Now all those strategic plans will have to be torn up and worked over again after Travelers, with Salomon still undigested, agreed to merge with the Citicorp banking group to create what is easily the worlds largest financial services conglomerate.
If Credit Suisse/Winterthur and Morgan Stanley/Dean Witter pushed out the boundaries, then Citigroup, as the new Travelers/Citicorp combination will be known, breaks the mould. This is the first move in the global endgame. It is a classic case of thinking the unthinkable, says Alistair Walton, head of European and Asia/Pacific financial institutions at Credit Suisse First Boston, the Swiss investment bank.
The deal will create a group with a market capitalisation of $155bn. That is larger than the entire Mexican stock market. It will have 161,700 employees, and 100m customers in 100 countries. Citicorp shares rose almost 20 per cent yesterday. At the retail end of the market, its activities will stretch from Citibank the closest thing the world has yet seen to a global retail bank to the Travelers and Primerica life and general insurance businesses. In the wholesale market, the addition of Citicorps foreign exchange and derivatives strengths will substantially reinforce the claims of Travelers Salomon Smith Barney division to a seat at the top table of global investment banking.
The creation of Citigroup also redefines the word big in the financial services industry. The group will have nearly $700bn in assets. A recent analysis suggests that banks with $1bn-$10bn in assets a long way short of the $698bn Citigroup will boast have been consistently more efficient and profitable than their larger competitors.
But Sandy Weill, Travelers chairman argues that size is important if you want to be a global player. In a speech to the New York State Bankers Association he said, When a problem happens, its just a pinprick rather than an explosion.

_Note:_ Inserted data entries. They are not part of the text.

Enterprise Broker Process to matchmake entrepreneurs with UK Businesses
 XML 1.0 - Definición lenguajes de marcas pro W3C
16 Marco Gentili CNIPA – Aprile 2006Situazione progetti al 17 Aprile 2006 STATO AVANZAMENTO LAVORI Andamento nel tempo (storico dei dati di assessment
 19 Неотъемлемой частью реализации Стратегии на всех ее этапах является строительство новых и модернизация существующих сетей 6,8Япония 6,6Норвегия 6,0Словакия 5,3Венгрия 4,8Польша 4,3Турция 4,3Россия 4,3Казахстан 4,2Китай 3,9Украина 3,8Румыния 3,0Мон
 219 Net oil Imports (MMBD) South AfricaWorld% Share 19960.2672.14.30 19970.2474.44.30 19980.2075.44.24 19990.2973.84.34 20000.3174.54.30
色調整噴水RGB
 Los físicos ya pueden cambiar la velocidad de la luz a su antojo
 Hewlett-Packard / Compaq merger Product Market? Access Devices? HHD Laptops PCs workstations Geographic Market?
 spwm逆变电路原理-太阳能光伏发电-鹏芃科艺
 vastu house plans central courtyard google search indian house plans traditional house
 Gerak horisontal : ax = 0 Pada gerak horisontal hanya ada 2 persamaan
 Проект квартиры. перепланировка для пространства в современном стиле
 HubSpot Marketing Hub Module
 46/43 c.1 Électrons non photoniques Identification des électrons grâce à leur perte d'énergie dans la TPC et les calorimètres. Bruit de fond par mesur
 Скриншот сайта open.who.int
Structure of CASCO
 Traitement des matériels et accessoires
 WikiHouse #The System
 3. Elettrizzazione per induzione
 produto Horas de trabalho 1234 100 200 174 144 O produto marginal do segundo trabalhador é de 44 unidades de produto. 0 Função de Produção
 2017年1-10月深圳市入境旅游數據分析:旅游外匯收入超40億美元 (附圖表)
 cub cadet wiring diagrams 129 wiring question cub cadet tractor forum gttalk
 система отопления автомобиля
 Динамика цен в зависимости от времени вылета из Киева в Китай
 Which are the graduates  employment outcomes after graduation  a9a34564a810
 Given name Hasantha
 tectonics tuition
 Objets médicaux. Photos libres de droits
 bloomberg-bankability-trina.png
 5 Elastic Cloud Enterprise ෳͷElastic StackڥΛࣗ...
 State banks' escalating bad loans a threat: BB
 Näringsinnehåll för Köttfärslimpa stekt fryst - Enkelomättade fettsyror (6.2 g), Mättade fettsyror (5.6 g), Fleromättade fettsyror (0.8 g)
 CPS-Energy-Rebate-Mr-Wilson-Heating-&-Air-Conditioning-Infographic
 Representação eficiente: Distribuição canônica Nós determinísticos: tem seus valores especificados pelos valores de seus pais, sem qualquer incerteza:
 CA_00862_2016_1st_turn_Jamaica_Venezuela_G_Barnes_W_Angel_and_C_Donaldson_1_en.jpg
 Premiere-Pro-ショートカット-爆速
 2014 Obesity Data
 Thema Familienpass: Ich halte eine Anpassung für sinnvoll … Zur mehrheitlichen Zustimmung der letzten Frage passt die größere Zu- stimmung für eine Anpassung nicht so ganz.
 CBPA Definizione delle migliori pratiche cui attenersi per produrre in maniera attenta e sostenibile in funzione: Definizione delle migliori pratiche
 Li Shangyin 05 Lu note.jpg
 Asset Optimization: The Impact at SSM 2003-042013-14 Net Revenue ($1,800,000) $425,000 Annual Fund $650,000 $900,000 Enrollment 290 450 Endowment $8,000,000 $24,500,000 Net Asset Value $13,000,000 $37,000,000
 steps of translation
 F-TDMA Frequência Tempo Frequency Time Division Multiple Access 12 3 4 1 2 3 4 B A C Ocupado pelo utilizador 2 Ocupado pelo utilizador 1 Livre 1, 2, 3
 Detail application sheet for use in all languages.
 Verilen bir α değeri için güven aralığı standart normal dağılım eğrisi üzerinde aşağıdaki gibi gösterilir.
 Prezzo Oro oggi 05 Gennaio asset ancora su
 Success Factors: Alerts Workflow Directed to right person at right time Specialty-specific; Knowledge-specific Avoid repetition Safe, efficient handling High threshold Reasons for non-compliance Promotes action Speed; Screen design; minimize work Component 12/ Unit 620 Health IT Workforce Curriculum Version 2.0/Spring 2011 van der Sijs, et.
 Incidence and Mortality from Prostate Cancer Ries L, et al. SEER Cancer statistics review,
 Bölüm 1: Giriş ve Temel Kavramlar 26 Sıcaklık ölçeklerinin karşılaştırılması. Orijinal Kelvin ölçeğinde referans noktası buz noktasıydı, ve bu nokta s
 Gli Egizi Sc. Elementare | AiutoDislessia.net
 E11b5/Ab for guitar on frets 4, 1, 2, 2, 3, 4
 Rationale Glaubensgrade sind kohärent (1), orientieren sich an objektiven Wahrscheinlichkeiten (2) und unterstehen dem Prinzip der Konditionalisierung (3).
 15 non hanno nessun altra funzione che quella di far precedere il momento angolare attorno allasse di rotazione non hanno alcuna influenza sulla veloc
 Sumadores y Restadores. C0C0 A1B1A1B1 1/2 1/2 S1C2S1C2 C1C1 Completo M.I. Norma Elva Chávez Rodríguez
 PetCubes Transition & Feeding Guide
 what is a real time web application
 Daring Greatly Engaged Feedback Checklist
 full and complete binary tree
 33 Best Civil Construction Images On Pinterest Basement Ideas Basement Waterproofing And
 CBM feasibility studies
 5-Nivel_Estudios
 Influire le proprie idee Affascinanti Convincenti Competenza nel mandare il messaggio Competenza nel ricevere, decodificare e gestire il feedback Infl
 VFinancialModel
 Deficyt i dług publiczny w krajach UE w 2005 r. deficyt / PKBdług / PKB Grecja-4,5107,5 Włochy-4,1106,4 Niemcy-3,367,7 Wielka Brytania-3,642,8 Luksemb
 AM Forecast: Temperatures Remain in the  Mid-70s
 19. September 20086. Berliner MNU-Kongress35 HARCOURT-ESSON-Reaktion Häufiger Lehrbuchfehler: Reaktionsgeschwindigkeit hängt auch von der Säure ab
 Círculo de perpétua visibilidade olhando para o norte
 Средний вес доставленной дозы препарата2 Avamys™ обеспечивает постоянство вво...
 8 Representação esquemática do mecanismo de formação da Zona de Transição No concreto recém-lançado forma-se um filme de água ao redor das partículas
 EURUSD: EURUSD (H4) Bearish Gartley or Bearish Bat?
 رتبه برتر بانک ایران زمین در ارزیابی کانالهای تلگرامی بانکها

Economies of scale can be harvested from specific operations such as cheque processing, and a large capital base can allow a bank to take on more transactions on its own account. But size also brings management complexity. Technology may be changing that picture. In Canada, Royal Bank of Canada and Bank of Montreal cited the rising cost of IT investment as one of the most important reasons for their planned merger. In industries where the use of IT is especially intensive, mid-sized banks have begun to close or sell off their operations because they could not afford to keep their systems up to date. At the same time, new IT systems are at last starting to enable big financial groups to take full advantage of their extensive customer bases. The economies of scale of developing big financial systems to support your customers now favour the big so much, says Mark Austin, head of financial services consulting at Price Waterhouse.
In the US, Citicorp believes it has identified opportunities to cross-sell annuities and mutual funds through Citibanks network, and to target the banks branch and credit card customers for sales of car, home, life and health insurance. At the same time, Citibank products such as mortgages, student loans can be sold to Travelers Primerica and Smith Barney customers.
Bancassurance, the blending of banking and insurance, is well-established in Europe. But in the US, the Supreme Court has spent the last 10 years arbitrating between the banking and insurance industries as they fought back and forth between the increasingly permeable barriers between their businesses. If the Citigroup deal is allowed to go ahead, it will have to cut through that barrier at a stroke.
That raises questions for other large retail banks, such as NationsBank or the First Union, which have grown for years by lapping up branch networks in neighbouring states as the regulatory barriers to interstate banking have eroded. Large insurers, such as Prudential Insurance of America, will also have to face up to a new rival. It is really changing the competitive environment in the US. We will undoubtedly see some reactions from competitors, says Joost Oyevaar, chief financial officer for the international division of ABN Amro, the Dutch bank with a retail banking network in the US Midwest.
If the barrier between banking and insurance has been under attack in the US, so too has the separation between commercial and investment banking enshrined in the Glass-Steagall act. Citibank is not the first commercial bank to venture across that divide. Former commercial banks such as Bankers Trust and J P Morgan have already transformed themselves into investment banks. Others such as Bank of America and Nations Bank have taken advantage of the deregulation to buy small and specialised brokers.
But the partnership of Salomon Smith Barney with Citibank is in a different league. Integrating Salomon with Citibank will be difficult, but if it works, the combination will pose a serious threat to Wall Streets top investment banks.
Rival investment bankers said that Morgan Stanley, which only last year merged with Dean Witter, would come under pressure to link up with a commercial bank. Goldman Sachs, Wall Streets biggest surviving partnership, will also face once again the question of whether to float on the stock exchange or sell out to a bank. It is only a matter of time before they merge with a major money centre bank, says a merchant banker.
It is not just Citicorps competitors that will find the new company challenging. International banking, securities and insurance regulators have been wrestling with the task of keeping this kind of financial conglomerate on the leash, when its activities cut across their own national and industry-specific jurisdictions. Concepts of financial soundness vary widely between industries, and consolidating capital adequacy ratio for an amalgam like Citicorp will not be easy.
If the marriage works, however, it will have changed the rules for rest of the industry. Its competitors will not be able to rest, even if Citicorp stays where it is. As one of Weills former executives comments: If it succeeds, you will have a gigantic group that will want to do more with capital. With Sandy Weill at the top, the answer is usually buy.